Transcribe the passage on AI and uploaded minds between "It might depend" and "than Turing Machines.", inclusive.

_Given text_
»»
It might depend on how AI came to be, assuming it was evolved or trained one can imagine it will still do that once implemented, perhaps in unwanted or unpredictable ways. If the bounds of programming are non-existent due to the nature of the AI, it might be wise not to use them in certain circumstances.

 

I guess I can see this idea of rogue ideas AIs if we expand our notion of computing to something more than Turing Machines.

 

I do like the idea that every brain has certain unique wiring (at least somewhat true IIRC) as a form of cryptography. With that idea and the one Felice had about meatspace navigation I think we at least have some rationale for the uploading of minds and their use in labor. (Add in Relic's fear of true-born AIs as well for a bonus!)
 

Another option is AI rights movements :) Perhaps a society has qualms about using AI for the menial tasks that convicted uploaded humans can do.

"Who is that cleaning up the glass? A human child?! I *wish*!"
««
_Records_
»»
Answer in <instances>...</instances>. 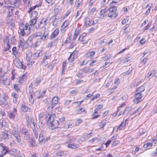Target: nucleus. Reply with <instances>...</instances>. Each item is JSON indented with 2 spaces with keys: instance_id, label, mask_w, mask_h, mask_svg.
Here are the masks:
<instances>
[{
  "instance_id": "42",
  "label": "nucleus",
  "mask_w": 157,
  "mask_h": 157,
  "mask_svg": "<svg viewBox=\"0 0 157 157\" xmlns=\"http://www.w3.org/2000/svg\"><path fill=\"white\" fill-rule=\"evenodd\" d=\"M48 64V62L46 61V60L45 59H43V60H42L41 63V65L44 66H46Z\"/></svg>"
},
{
  "instance_id": "54",
  "label": "nucleus",
  "mask_w": 157,
  "mask_h": 157,
  "mask_svg": "<svg viewBox=\"0 0 157 157\" xmlns=\"http://www.w3.org/2000/svg\"><path fill=\"white\" fill-rule=\"evenodd\" d=\"M8 147H6V148H5L4 149H2V153L3 154L5 155V154L8 152Z\"/></svg>"
},
{
  "instance_id": "61",
  "label": "nucleus",
  "mask_w": 157,
  "mask_h": 157,
  "mask_svg": "<svg viewBox=\"0 0 157 157\" xmlns=\"http://www.w3.org/2000/svg\"><path fill=\"white\" fill-rule=\"evenodd\" d=\"M36 6H37V5H36L34 6H32V7H30L29 8V11H28V13H29L30 12L32 11V10L35 9V8H36V7H37Z\"/></svg>"
},
{
  "instance_id": "41",
  "label": "nucleus",
  "mask_w": 157,
  "mask_h": 157,
  "mask_svg": "<svg viewBox=\"0 0 157 157\" xmlns=\"http://www.w3.org/2000/svg\"><path fill=\"white\" fill-rule=\"evenodd\" d=\"M30 95V96L29 98V101L31 104L32 105L33 104L34 102V99L33 98L32 94H29Z\"/></svg>"
},
{
  "instance_id": "26",
  "label": "nucleus",
  "mask_w": 157,
  "mask_h": 157,
  "mask_svg": "<svg viewBox=\"0 0 157 157\" xmlns=\"http://www.w3.org/2000/svg\"><path fill=\"white\" fill-rule=\"evenodd\" d=\"M118 16V13L116 12L109 13L108 14V17L110 18H115Z\"/></svg>"
},
{
  "instance_id": "21",
  "label": "nucleus",
  "mask_w": 157,
  "mask_h": 157,
  "mask_svg": "<svg viewBox=\"0 0 157 157\" xmlns=\"http://www.w3.org/2000/svg\"><path fill=\"white\" fill-rule=\"evenodd\" d=\"M95 53V52L94 51L89 52L86 54V57L90 59H92V57L94 55Z\"/></svg>"
},
{
  "instance_id": "60",
  "label": "nucleus",
  "mask_w": 157,
  "mask_h": 157,
  "mask_svg": "<svg viewBox=\"0 0 157 157\" xmlns=\"http://www.w3.org/2000/svg\"><path fill=\"white\" fill-rule=\"evenodd\" d=\"M10 48V46L9 44V43L8 42L7 44V47L4 50V51L6 52L8 51Z\"/></svg>"
},
{
  "instance_id": "15",
  "label": "nucleus",
  "mask_w": 157,
  "mask_h": 157,
  "mask_svg": "<svg viewBox=\"0 0 157 157\" xmlns=\"http://www.w3.org/2000/svg\"><path fill=\"white\" fill-rule=\"evenodd\" d=\"M59 124V122L58 121L54 120L52 123H50L48 124L51 125L53 129L57 128Z\"/></svg>"
},
{
  "instance_id": "30",
  "label": "nucleus",
  "mask_w": 157,
  "mask_h": 157,
  "mask_svg": "<svg viewBox=\"0 0 157 157\" xmlns=\"http://www.w3.org/2000/svg\"><path fill=\"white\" fill-rule=\"evenodd\" d=\"M20 132L22 134H24V135L28 134V133H29L28 130L24 128H22L21 129Z\"/></svg>"
},
{
  "instance_id": "3",
  "label": "nucleus",
  "mask_w": 157,
  "mask_h": 157,
  "mask_svg": "<svg viewBox=\"0 0 157 157\" xmlns=\"http://www.w3.org/2000/svg\"><path fill=\"white\" fill-rule=\"evenodd\" d=\"M26 119L27 123L28 126H30L32 128H35L34 119L31 117L27 115L25 116Z\"/></svg>"
},
{
  "instance_id": "59",
  "label": "nucleus",
  "mask_w": 157,
  "mask_h": 157,
  "mask_svg": "<svg viewBox=\"0 0 157 157\" xmlns=\"http://www.w3.org/2000/svg\"><path fill=\"white\" fill-rule=\"evenodd\" d=\"M24 137L25 140H29L30 138V136L29 134V133H28V134H26L25 135H24Z\"/></svg>"
},
{
  "instance_id": "19",
  "label": "nucleus",
  "mask_w": 157,
  "mask_h": 157,
  "mask_svg": "<svg viewBox=\"0 0 157 157\" xmlns=\"http://www.w3.org/2000/svg\"><path fill=\"white\" fill-rule=\"evenodd\" d=\"M59 30L58 29H56L54 31L52 34L50 38L51 39H53L54 37H56L58 34H59Z\"/></svg>"
},
{
  "instance_id": "27",
  "label": "nucleus",
  "mask_w": 157,
  "mask_h": 157,
  "mask_svg": "<svg viewBox=\"0 0 157 157\" xmlns=\"http://www.w3.org/2000/svg\"><path fill=\"white\" fill-rule=\"evenodd\" d=\"M69 23V21H68L67 20L65 21L61 25V29L63 30L65 29L68 25Z\"/></svg>"
},
{
  "instance_id": "25",
  "label": "nucleus",
  "mask_w": 157,
  "mask_h": 157,
  "mask_svg": "<svg viewBox=\"0 0 157 157\" xmlns=\"http://www.w3.org/2000/svg\"><path fill=\"white\" fill-rule=\"evenodd\" d=\"M21 109L22 111L24 112H29L31 111V109L30 108L25 105L22 106L21 107Z\"/></svg>"
},
{
  "instance_id": "13",
  "label": "nucleus",
  "mask_w": 157,
  "mask_h": 157,
  "mask_svg": "<svg viewBox=\"0 0 157 157\" xmlns=\"http://www.w3.org/2000/svg\"><path fill=\"white\" fill-rule=\"evenodd\" d=\"M21 1L20 0H11L10 3L16 7H18L20 5Z\"/></svg>"
},
{
  "instance_id": "9",
  "label": "nucleus",
  "mask_w": 157,
  "mask_h": 157,
  "mask_svg": "<svg viewBox=\"0 0 157 157\" xmlns=\"http://www.w3.org/2000/svg\"><path fill=\"white\" fill-rule=\"evenodd\" d=\"M4 76H2V74L0 75V84H4L9 86L10 84V80L7 78H6L5 79H3Z\"/></svg>"
},
{
  "instance_id": "33",
  "label": "nucleus",
  "mask_w": 157,
  "mask_h": 157,
  "mask_svg": "<svg viewBox=\"0 0 157 157\" xmlns=\"http://www.w3.org/2000/svg\"><path fill=\"white\" fill-rule=\"evenodd\" d=\"M106 124L105 121L103 120L99 124V126L100 128H103Z\"/></svg>"
},
{
  "instance_id": "11",
  "label": "nucleus",
  "mask_w": 157,
  "mask_h": 157,
  "mask_svg": "<svg viewBox=\"0 0 157 157\" xmlns=\"http://www.w3.org/2000/svg\"><path fill=\"white\" fill-rule=\"evenodd\" d=\"M7 23L9 28H12L14 26V23L12 17L7 19Z\"/></svg>"
},
{
  "instance_id": "7",
  "label": "nucleus",
  "mask_w": 157,
  "mask_h": 157,
  "mask_svg": "<svg viewBox=\"0 0 157 157\" xmlns=\"http://www.w3.org/2000/svg\"><path fill=\"white\" fill-rule=\"evenodd\" d=\"M58 101V97L57 96L54 97L52 99L51 108L49 107L48 110H51L54 106L57 104Z\"/></svg>"
},
{
  "instance_id": "50",
  "label": "nucleus",
  "mask_w": 157,
  "mask_h": 157,
  "mask_svg": "<svg viewBox=\"0 0 157 157\" xmlns=\"http://www.w3.org/2000/svg\"><path fill=\"white\" fill-rule=\"evenodd\" d=\"M72 124H65L64 125L63 127L65 129H68L69 128H71Z\"/></svg>"
},
{
  "instance_id": "40",
  "label": "nucleus",
  "mask_w": 157,
  "mask_h": 157,
  "mask_svg": "<svg viewBox=\"0 0 157 157\" xmlns=\"http://www.w3.org/2000/svg\"><path fill=\"white\" fill-rule=\"evenodd\" d=\"M154 72V71L153 70L148 72L147 74L148 75L146 77L148 78L153 77V75Z\"/></svg>"
},
{
  "instance_id": "47",
  "label": "nucleus",
  "mask_w": 157,
  "mask_h": 157,
  "mask_svg": "<svg viewBox=\"0 0 157 157\" xmlns=\"http://www.w3.org/2000/svg\"><path fill=\"white\" fill-rule=\"evenodd\" d=\"M42 79L41 78H37L34 83V85L36 86H37L41 82Z\"/></svg>"
},
{
  "instance_id": "20",
  "label": "nucleus",
  "mask_w": 157,
  "mask_h": 157,
  "mask_svg": "<svg viewBox=\"0 0 157 157\" xmlns=\"http://www.w3.org/2000/svg\"><path fill=\"white\" fill-rule=\"evenodd\" d=\"M67 147L72 149H76L79 147L78 144L74 143L69 144L67 145Z\"/></svg>"
},
{
  "instance_id": "17",
  "label": "nucleus",
  "mask_w": 157,
  "mask_h": 157,
  "mask_svg": "<svg viewBox=\"0 0 157 157\" xmlns=\"http://www.w3.org/2000/svg\"><path fill=\"white\" fill-rule=\"evenodd\" d=\"M14 63L15 66L19 68H22L23 67V64L19 60L15 61Z\"/></svg>"
},
{
  "instance_id": "36",
  "label": "nucleus",
  "mask_w": 157,
  "mask_h": 157,
  "mask_svg": "<svg viewBox=\"0 0 157 157\" xmlns=\"http://www.w3.org/2000/svg\"><path fill=\"white\" fill-rule=\"evenodd\" d=\"M145 90V87L143 86L140 87L137 90V91L138 93H141Z\"/></svg>"
},
{
  "instance_id": "16",
  "label": "nucleus",
  "mask_w": 157,
  "mask_h": 157,
  "mask_svg": "<svg viewBox=\"0 0 157 157\" xmlns=\"http://www.w3.org/2000/svg\"><path fill=\"white\" fill-rule=\"evenodd\" d=\"M1 136L4 139H9L10 137V133L7 131L2 132L1 134Z\"/></svg>"
},
{
  "instance_id": "48",
  "label": "nucleus",
  "mask_w": 157,
  "mask_h": 157,
  "mask_svg": "<svg viewBox=\"0 0 157 157\" xmlns=\"http://www.w3.org/2000/svg\"><path fill=\"white\" fill-rule=\"evenodd\" d=\"M33 135H34L36 139L38 138V131L36 130H33Z\"/></svg>"
},
{
  "instance_id": "10",
  "label": "nucleus",
  "mask_w": 157,
  "mask_h": 157,
  "mask_svg": "<svg viewBox=\"0 0 157 157\" xmlns=\"http://www.w3.org/2000/svg\"><path fill=\"white\" fill-rule=\"evenodd\" d=\"M84 21V25L86 26H90L94 24L93 20L88 17L85 18Z\"/></svg>"
},
{
  "instance_id": "56",
  "label": "nucleus",
  "mask_w": 157,
  "mask_h": 157,
  "mask_svg": "<svg viewBox=\"0 0 157 157\" xmlns=\"http://www.w3.org/2000/svg\"><path fill=\"white\" fill-rule=\"evenodd\" d=\"M103 107V105H98L97 107L95 109L96 110H99L101 109Z\"/></svg>"
},
{
  "instance_id": "57",
  "label": "nucleus",
  "mask_w": 157,
  "mask_h": 157,
  "mask_svg": "<svg viewBox=\"0 0 157 157\" xmlns=\"http://www.w3.org/2000/svg\"><path fill=\"white\" fill-rule=\"evenodd\" d=\"M9 11V13H13V11L14 9V8L12 6H10L8 8Z\"/></svg>"
},
{
  "instance_id": "52",
  "label": "nucleus",
  "mask_w": 157,
  "mask_h": 157,
  "mask_svg": "<svg viewBox=\"0 0 157 157\" xmlns=\"http://www.w3.org/2000/svg\"><path fill=\"white\" fill-rule=\"evenodd\" d=\"M13 87L14 89L17 91V92L19 91L20 90V89L19 88V86L18 84H14L13 86Z\"/></svg>"
},
{
  "instance_id": "14",
  "label": "nucleus",
  "mask_w": 157,
  "mask_h": 157,
  "mask_svg": "<svg viewBox=\"0 0 157 157\" xmlns=\"http://www.w3.org/2000/svg\"><path fill=\"white\" fill-rule=\"evenodd\" d=\"M108 10V9L105 8V9H102L100 11V13L99 16V18L100 19H102L106 16V13Z\"/></svg>"
},
{
  "instance_id": "63",
  "label": "nucleus",
  "mask_w": 157,
  "mask_h": 157,
  "mask_svg": "<svg viewBox=\"0 0 157 157\" xmlns=\"http://www.w3.org/2000/svg\"><path fill=\"white\" fill-rule=\"evenodd\" d=\"M6 72V71H5L3 70L2 69L0 68V75L2 74V76H4Z\"/></svg>"
},
{
  "instance_id": "23",
  "label": "nucleus",
  "mask_w": 157,
  "mask_h": 157,
  "mask_svg": "<svg viewBox=\"0 0 157 157\" xmlns=\"http://www.w3.org/2000/svg\"><path fill=\"white\" fill-rule=\"evenodd\" d=\"M12 54L16 57L18 56L19 55V52L17 50L16 47H13L12 49Z\"/></svg>"
},
{
  "instance_id": "2",
  "label": "nucleus",
  "mask_w": 157,
  "mask_h": 157,
  "mask_svg": "<svg viewBox=\"0 0 157 157\" xmlns=\"http://www.w3.org/2000/svg\"><path fill=\"white\" fill-rule=\"evenodd\" d=\"M51 110H48L46 112V119L48 124L52 123L56 117L55 113L52 114L50 112Z\"/></svg>"
},
{
  "instance_id": "37",
  "label": "nucleus",
  "mask_w": 157,
  "mask_h": 157,
  "mask_svg": "<svg viewBox=\"0 0 157 157\" xmlns=\"http://www.w3.org/2000/svg\"><path fill=\"white\" fill-rule=\"evenodd\" d=\"M86 35V33H83L82 35H81L79 36L78 40L81 42L85 38Z\"/></svg>"
},
{
  "instance_id": "35",
  "label": "nucleus",
  "mask_w": 157,
  "mask_h": 157,
  "mask_svg": "<svg viewBox=\"0 0 157 157\" xmlns=\"http://www.w3.org/2000/svg\"><path fill=\"white\" fill-rule=\"evenodd\" d=\"M51 53L50 52H48L45 54L44 56L43 59L46 60L47 59H49L51 58Z\"/></svg>"
},
{
  "instance_id": "4",
  "label": "nucleus",
  "mask_w": 157,
  "mask_h": 157,
  "mask_svg": "<svg viewBox=\"0 0 157 157\" xmlns=\"http://www.w3.org/2000/svg\"><path fill=\"white\" fill-rule=\"evenodd\" d=\"M50 139L49 136H45L42 134H40L39 136V143L40 144H44L46 141L49 140Z\"/></svg>"
},
{
  "instance_id": "64",
  "label": "nucleus",
  "mask_w": 157,
  "mask_h": 157,
  "mask_svg": "<svg viewBox=\"0 0 157 157\" xmlns=\"http://www.w3.org/2000/svg\"><path fill=\"white\" fill-rule=\"evenodd\" d=\"M32 85L31 84L30 85L29 87V94H31L33 93V89H32Z\"/></svg>"
},
{
  "instance_id": "62",
  "label": "nucleus",
  "mask_w": 157,
  "mask_h": 157,
  "mask_svg": "<svg viewBox=\"0 0 157 157\" xmlns=\"http://www.w3.org/2000/svg\"><path fill=\"white\" fill-rule=\"evenodd\" d=\"M11 97L13 98H18V95L16 92H13L11 94Z\"/></svg>"
},
{
  "instance_id": "29",
  "label": "nucleus",
  "mask_w": 157,
  "mask_h": 157,
  "mask_svg": "<svg viewBox=\"0 0 157 157\" xmlns=\"http://www.w3.org/2000/svg\"><path fill=\"white\" fill-rule=\"evenodd\" d=\"M77 113L78 114H80L82 112H84L85 113H86L85 110V109L83 107H82L76 110Z\"/></svg>"
},
{
  "instance_id": "22",
  "label": "nucleus",
  "mask_w": 157,
  "mask_h": 157,
  "mask_svg": "<svg viewBox=\"0 0 157 157\" xmlns=\"http://www.w3.org/2000/svg\"><path fill=\"white\" fill-rule=\"evenodd\" d=\"M37 17H36L35 18H33L29 22V26L31 27V28H32V27L36 23V20L37 19Z\"/></svg>"
},
{
  "instance_id": "43",
  "label": "nucleus",
  "mask_w": 157,
  "mask_h": 157,
  "mask_svg": "<svg viewBox=\"0 0 157 157\" xmlns=\"http://www.w3.org/2000/svg\"><path fill=\"white\" fill-rule=\"evenodd\" d=\"M128 108H129L127 107L126 108V109H124V111L120 112L119 114H118V113H117V114L116 113V115L118 114V117H121L124 113V112Z\"/></svg>"
},
{
  "instance_id": "34",
  "label": "nucleus",
  "mask_w": 157,
  "mask_h": 157,
  "mask_svg": "<svg viewBox=\"0 0 157 157\" xmlns=\"http://www.w3.org/2000/svg\"><path fill=\"white\" fill-rule=\"evenodd\" d=\"M127 120H126L125 121L122 122V123L117 128V130L118 129H121L126 124Z\"/></svg>"
},
{
  "instance_id": "53",
  "label": "nucleus",
  "mask_w": 157,
  "mask_h": 157,
  "mask_svg": "<svg viewBox=\"0 0 157 157\" xmlns=\"http://www.w3.org/2000/svg\"><path fill=\"white\" fill-rule=\"evenodd\" d=\"M131 59L132 58L130 57H129L127 58H125L124 59L123 62L124 63H128L130 61Z\"/></svg>"
},
{
  "instance_id": "46",
  "label": "nucleus",
  "mask_w": 157,
  "mask_h": 157,
  "mask_svg": "<svg viewBox=\"0 0 157 157\" xmlns=\"http://www.w3.org/2000/svg\"><path fill=\"white\" fill-rule=\"evenodd\" d=\"M46 3L48 6L52 5L54 3V2L52 0H45Z\"/></svg>"
},
{
  "instance_id": "49",
  "label": "nucleus",
  "mask_w": 157,
  "mask_h": 157,
  "mask_svg": "<svg viewBox=\"0 0 157 157\" xmlns=\"http://www.w3.org/2000/svg\"><path fill=\"white\" fill-rule=\"evenodd\" d=\"M147 60V58L145 57L142 60H141L140 64L142 65H144L146 63Z\"/></svg>"
},
{
  "instance_id": "18",
  "label": "nucleus",
  "mask_w": 157,
  "mask_h": 157,
  "mask_svg": "<svg viewBox=\"0 0 157 157\" xmlns=\"http://www.w3.org/2000/svg\"><path fill=\"white\" fill-rule=\"evenodd\" d=\"M67 143H70L72 142L75 140L74 138L71 134H68L67 136Z\"/></svg>"
},
{
  "instance_id": "38",
  "label": "nucleus",
  "mask_w": 157,
  "mask_h": 157,
  "mask_svg": "<svg viewBox=\"0 0 157 157\" xmlns=\"http://www.w3.org/2000/svg\"><path fill=\"white\" fill-rule=\"evenodd\" d=\"M117 10V8L115 6H112L109 9L110 13L116 12Z\"/></svg>"
},
{
  "instance_id": "45",
  "label": "nucleus",
  "mask_w": 157,
  "mask_h": 157,
  "mask_svg": "<svg viewBox=\"0 0 157 157\" xmlns=\"http://www.w3.org/2000/svg\"><path fill=\"white\" fill-rule=\"evenodd\" d=\"M47 20V19L44 20L42 19L41 21L40 22V24H41L43 25V26H42V27H43L44 26L46 25Z\"/></svg>"
},
{
  "instance_id": "6",
  "label": "nucleus",
  "mask_w": 157,
  "mask_h": 157,
  "mask_svg": "<svg viewBox=\"0 0 157 157\" xmlns=\"http://www.w3.org/2000/svg\"><path fill=\"white\" fill-rule=\"evenodd\" d=\"M78 52L77 51H75L73 52L71 54L70 56L68 58V60L71 62H73L75 59L77 58Z\"/></svg>"
},
{
  "instance_id": "28",
  "label": "nucleus",
  "mask_w": 157,
  "mask_h": 157,
  "mask_svg": "<svg viewBox=\"0 0 157 157\" xmlns=\"http://www.w3.org/2000/svg\"><path fill=\"white\" fill-rule=\"evenodd\" d=\"M26 54V59L28 61H29L32 57V53L29 51L27 52Z\"/></svg>"
},
{
  "instance_id": "8",
  "label": "nucleus",
  "mask_w": 157,
  "mask_h": 157,
  "mask_svg": "<svg viewBox=\"0 0 157 157\" xmlns=\"http://www.w3.org/2000/svg\"><path fill=\"white\" fill-rule=\"evenodd\" d=\"M48 33H44L42 35V33L40 32H39L36 33L35 34V37H36L40 36V39L42 40H44L47 36H48Z\"/></svg>"
},
{
  "instance_id": "58",
  "label": "nucleus",
  "mask_w": 157,
  "mask_h": 157,
  "mask_svg": "<svg viewBox=\"0 0 157 157\" xmlns=\"http://www.w3.org/2000/svg\"><path fill=\"white\" fill-rule=\"evenodd\" d=\"M81 13V11L78 10L77 12L76 15V18L78 17V18H80L81 16V15H80Z\"/></svg>"
},
{
  "instance_id": "24",
  "label": "nucleus",
  "mask_w": 157,
  "mask_h": 157,
  "mask_svg": "<svg viewBox=\"0 0 157 157\" xmlns=\"http://www.w3.org/2000/svg\"><path fill=\"white\" fill-rule=\"evenodd\" d=\"M13 136L15 138V140H16L17 142V143H20L21 141V136L19 134H15Z\"/></svg>"
},
{
  "instance_id": "39",
  "label": "nucleus",
  "mask_w": 157,
  "mask_h": 157,
  "mask_svg": "<svg viewBox=\"0 0 157 157\" xmlns=\"http://www.w3.org/2000/svg\"><path fill=\"white\" fill-rule=\"evenodd\" d=\"M32 13H31V16L35 18L36 17H37L38 15L37 12L35 11H31Z\"/></svg>"
},
{
  "instance_id": "44",
  "label": "nucleus",
  "mask_w": 157,
  "mask_h": 157,
  "mask_svg": "<svg viewBox=\"0 0 157 157\" xmlns=\"http://www.w3.org/2000/svg\"><path fill=\"white\" fill-rule=\"evenodd\" d=\"M82 122V119H78L75 121V125L76 126H78L79 124Z\"/></svg>"
},
{
  "instance_id": "55",
  "label": "nucleus",
  "mask_w": 157,
  "mask_h": 157,
  "mask_svg": "<svg viewBox=\"0 0 157 157\" xmlns=\"http://www.w3.org/2000/svg\"><path fill=\"white\" fill-rule=\"evenodd\" d=\"M60 9H61L60 7L59 6H58L57 7L55 8L54 10V13H58L59 11L60 10Z\"/></svg>"
},
{
  "instance_id": "51",
  "label": "nucleus",
  "mask_w": 157,
  "mask_h": 157,
  "mask_svg": "<svg viewBox=\"0 0 157 157\" xmlns=\"http://www.w3.org/2000/svg\"><path fill=\"white\" fill-rule=\"evenodd\" d=\"M98 112L97 111V110L95 109L94 110V112L93 113V115L94 116V117H92V119H94L97 118L98 116H99V115H98L97 116H95V115L97 113H98Z\"/></svg>"
},
{
  "instance_id": "12",
  "label": "nucleus",
  "mask_w": 157,
  "mask_h": 157,
  "mask_svg": "<svg viewBox=\"0 0 157 157\" xmlns=\"http://www.w3.org/2000/svg\"><path fill=\"white\" fill-rule=\"evenodd\" d=\"M17 114V111L14 108L12 112H9L8 113V115L10 119H13Z\"/></svg>"
},
{
  "instance_id": "31",
  "label": "nucleus",
  "mask_w": 157,
  "mask_h": 157,
  "mask_svg": "<svg viewBox=\"0 0 157 157\" xmlns=\"http://www.w3.org/2000/svg\"><path fill=\"white\" fill-rule=\"evenodd\" d=\"M117 136L116 135H115L113 136L111 138V140H108L105 144L106 145V147L109 145L111 141L113 140V139L114 138V140H116L117 139Z\"/></svg>"
},
{
  "instance_id": "1",
  "label": "nucleus",
  "mask_w": 157,
  "mask_h": 157,
  "mask_svg": "<svg viewBox=\"0 0 157 157\" xmlns=\"http://www.w3.org/2000/svg\"><path fill=\"white\" fill-rule=\"evenodd\" d=\"M19 29L22 36H24L25 35H29L31 33L32 30L31 27L28 23L26 24L25 25L23 23L20 24L19 26Z\"/></svg>"
},
{
  "instance_id": "5",
  "label": "nucleus",
  "mask_w": 157,
  "mask_h": 157,
  "mask_svg": "<svg viewBox=\"0 0 157 157\" xmlns=\"http://www.w3.org/2000/svg\"><path fill=\"white\" fill-rule=\"evenodd\" d=\"M143 95L142 93H137L134 96V101L137 103L142 100Z\"/></svg>"
},
{
  "instance_id": "32",
  "label": "nucleus",
  "mask_w": 157,
  "mask_h": 157,
  "mask_svg": "<svg viewBox=\"0 0 157 157\" xmlns=\"http://www.w3.org/2000/svg\"><path fill=\"white\" fill-rule=\"evenodd\" d=\"M18 128L17 126L14 127L13 128V131L12 133L13 135H14L15 134H19L18 132Z\"/></svg>"
}]
</instances>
««
_In response_
It might depend on how AI came to be, assuming it was evolved or trained one can imagine it will still do that once implemented, perhaps in unwanted or unpredictable ways. If the bounds of programming are non-existent due to the nature of the AI, it might be wise not to use them in certain circumstances.

 

I guess I can see this idea of rogue ideas AIs if we expand our notion of computing to something more than Turing Machines.